Time-Series Data¶
Time-series data (measurements indexed by time) presents distinct architectural challenges. Sensor readings, application metrics, financial transactions, and user activity logs all share characteristics that make them both well-suited to Cassandra and prone to specific failure modes when patterns are misapplied.
The Nature of Time-Series Data¶
Time-series workloads differ fundamentally from transactional workloads in ways that influence every architectural decision.
Temporal locality: Recent data is accessed frequently; older data rarely. A monitoring dashboard queries the last hour repeatedly; last month's data serves occasional investigations. This access pattern suggests that storage and query strategies should differ by age.
Append-only semantics: Time-series data is predominantly immutable. A temperature reading at 14:32:07 will not change. This immutability enables optimizations (compaction strategies, caching policies, replication approaches) that would be inappropriate for mutable data.
High write velocity, low read amplification: A fleet of 10,000 IoT devices reporting every second generates 10,000 writes per second but perhaps only dozens of dashboard queries. The write path must be optimized for throughput; the read path for efficient range scans.
Inherent ordering: Queries almost universally filter or sort by time. "Show me the last 24 hours" is the norm; "show me all readings with value > 100" is the exception. Schema design must privilege time-based access.
Value decay: The utility of time-series data typically decreases with age. Real-time alerting requires sub-second data; capacity planning needs daily aggregates; compliance may require raw data retention, but rarely raw data queries. This decay suggests a tiered approach to storage resolution.

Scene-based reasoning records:
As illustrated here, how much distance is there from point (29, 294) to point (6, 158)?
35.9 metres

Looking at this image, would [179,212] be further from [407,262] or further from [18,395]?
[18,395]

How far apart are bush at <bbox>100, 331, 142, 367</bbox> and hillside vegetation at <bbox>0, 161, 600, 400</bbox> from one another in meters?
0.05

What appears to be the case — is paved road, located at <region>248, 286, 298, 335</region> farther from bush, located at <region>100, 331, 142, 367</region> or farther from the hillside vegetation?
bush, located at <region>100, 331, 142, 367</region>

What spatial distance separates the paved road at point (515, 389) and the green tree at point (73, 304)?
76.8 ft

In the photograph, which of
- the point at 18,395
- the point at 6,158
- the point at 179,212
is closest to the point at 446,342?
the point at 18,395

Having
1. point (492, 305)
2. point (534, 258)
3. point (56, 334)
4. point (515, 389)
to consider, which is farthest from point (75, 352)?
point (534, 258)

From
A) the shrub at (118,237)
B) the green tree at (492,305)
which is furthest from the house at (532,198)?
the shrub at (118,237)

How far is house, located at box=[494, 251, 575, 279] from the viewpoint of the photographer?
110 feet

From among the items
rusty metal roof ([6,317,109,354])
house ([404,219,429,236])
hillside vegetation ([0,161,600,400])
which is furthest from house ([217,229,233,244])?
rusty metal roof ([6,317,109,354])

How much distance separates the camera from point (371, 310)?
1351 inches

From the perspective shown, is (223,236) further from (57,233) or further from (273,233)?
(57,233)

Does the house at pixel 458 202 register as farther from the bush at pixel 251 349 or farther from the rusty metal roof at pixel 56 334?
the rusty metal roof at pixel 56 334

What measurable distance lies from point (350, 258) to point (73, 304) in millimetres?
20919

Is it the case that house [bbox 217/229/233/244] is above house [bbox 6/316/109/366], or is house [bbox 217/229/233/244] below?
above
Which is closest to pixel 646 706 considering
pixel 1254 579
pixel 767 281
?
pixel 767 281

_DIRECTIVES_
1 > List the characteristics of time-series workloads that the passage on time-series data names as headings.
2 > In the passage on time-series data, how many writes per second does the fleet of IoT devices generate?
3 > Please carry on the passage on time-series data after its final sentence.

_ANSWERS PROVIDED_
1 >
Temporal locality
Append-only semantics
High write velocity, low read amplification
Inherent ordering
Value decay

2 > 10,000 writes per second.

3 >
The Unbounded Partition Problem¶
The most common failure mode in time-series applications is the unbounded partition.
Consider a naive schema:
-- Anti-pattern: unbounded partition growth
CREATE TABLE sensor_readings (
sensor_id UUID,
event_time TIMESTAMP,
value DOUBLE,
PRIMARY KEY (sensor_id, event_time)
);
This schema partitions by sensor, with time as a clustering column. For a sensor reporting every second, the partition grows by 86,400 rows daily, over 31 million rows annually. Cassandra partitions are not designed for this scale; performance degrades as partitions exceed approximately 100,000 rows or 100MB.
The degradation is insidious. Queries slow gradually. Compaction takes longer. Repairs timeout. By the time the problem is obvious, remediation requires data migration.
Temporal Bucketing¶
The solution is to incorporate time into the partition key, bounding partition size by construction.
Schema implementation:
CREATE TABLE sensor_readings (
sensor_id UUID,
bucket DATE,
event_time TIMESTAMP,
value DOUBLE,
PRIMARY KEY ((sensor_id, bucket), event_time)
);
Now each sensor-day combination forms a separate partition. A sensor reporting every second generates 86,400 rows per partition, well within acceptable bounds.
The bucket granularity depends on write velocity:
| Write Rate | Recommended Bucket | Rationale |
|---|---|---|
| < 1 event/minute | Monthly | Avoid excessive partition count |
| 1-100 events/minute | Daily | Balance partition size and count |
| 100-1000 events/minute | Hourly | Keep partitions under 100K rows |
| > 1000 events/minute | Sub-hourly | Custom bucketing required |
The trade-off is query complexity. A query spanning multiple buckets must issue multiple partition queries:
public List<Reading> queryRange(UUID sensorId, Instant start, Instant end) {
List<LocalDate> buckets = enumerateBuckets(start, end);
// Each bucket requires a separate query
return buckets.parallelStream()
.flatMap(bucket -> queryBucket(sensorId, bucket, start, end).stream())
.sorted(Comparator.comparing(Reading::getEventTime))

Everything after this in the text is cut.